------ TEXT
On April 26, Helping Hands for Homelessness hosted a community wellness resource fair in the Student Union Courtyard to provide essential services to unhoused people in the community.
Helping Hands, the student organization responsible for organizing the event, was founded by president Katarina Cedolin in 2024, inspired by her previous service work in her home town. As noted by Cedolin, this event was the first time SDSU or any public university has held a resource fair on its main campus that is fully run and led by students.
“One thing that is not recognized enough is that we are all humans and we’re all a part of this community,” Cedolin said. “I know that if I was going through a time of need, I would definitely want someone to be there to support me and provide me with resources.”
With a little over a year of planning for the event, Cedolin emphasized having to turn down volunteers due to the sheer volume of people wanting to get involved. Only about 130 volunteers were accommodated to help out with the event, with more than 300 students and faculty expressing interest.
“It’s really nice, but it also makes me kind of sad we haven’t had something like this because clearly so many people in our community are incredibly supportive and passionate about it,” she said.
------------
PROBLEMS AND TASKS →
1. Could you quote the article on the Helping Hands resource fair word for word, from "On April 26, Helping" up to and including "led by students."?
2. Can you continue the article on the Helping Hands resource fair, picking up right after its final sentence?
------ THE DATA
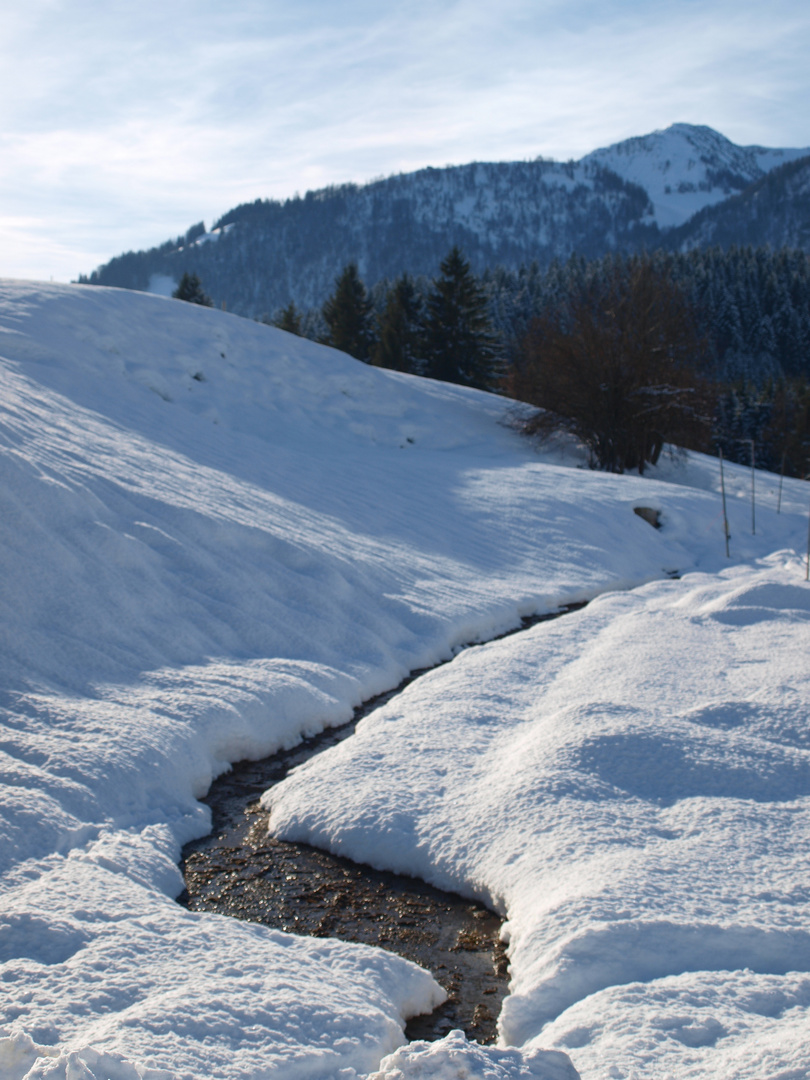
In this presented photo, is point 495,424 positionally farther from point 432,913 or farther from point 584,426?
point 432,913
------------
TASK-BY-TASK OUTPUTS →
1.
On April 26, Helping Hands for Homelessness hosted a community wellness resource fair in the Student Union Courtyard to provide essential services to unhoused people in the community.
Helping Hands, the student organization responsible for organizing the event, was founded by president Katarina Cedolin in 2024, inspired by her previous service work in her home town. As noted by Cedolin, this event was the first time SDSU or any public university has held a resource fair on its main campus that is fully run and led by students.

2.
Local service-oriented organizations also partnered with Helping Hands to make the event possible, including Vituity Cares, Goodwill, the Lucky Duck Foundation, New Day Urban Ministries, California Barber and Beauty College and Crossroads San Diego.
Together, they helped provide guests with complimentary haircuts, clothing and food.
Faculty and student volunteers, with support from the Project for Sanitation Justice (PSJ) and SDSU’s Sociology Club, helped run each station and engaged with attendees, inviting them to receive the services they needed. Student nurses also helped facilitate health services and medical examinations to check on guests throughout the event.
“The services that we offer at this event, like the medical examinations and haircuts, give dignity back to people and help them take back a piece of themselves that they probably lost,” said Nazia Tazin, Helping Hands’ director of research operations.
Tazin added that many people experiencing housing insecurity face negative stigma surrounding the topic of homelessness. She attributes the issue to systemic and inadequate policies that everyday people are indirectly affected by, noting that most people are closer to homelessness than they think.
In San Diego County, roughly 4,191 people are unhoused, either sheltered or unsheltered, according to a 2025 point-in-time count conducted by the Regional Task Force on Homelessness.
Megan Welsh Carroll, Ph.D., founding director of PSJ and faculty advisor for Helping Hands, added that in 2017, San Diego faced an outbreak of Hepatitis A that was directly related to a lack of bathroom access.
Carroll and her multidisciplinary research team of students collect data aimed to provide equitable access to water, sanitation and hygiene. During the event, they supplied guests with hygiene and sanitation kits consisting of body wipes, menstrual products, hand sanitizers, and much more, along with a map to locate public restrooms.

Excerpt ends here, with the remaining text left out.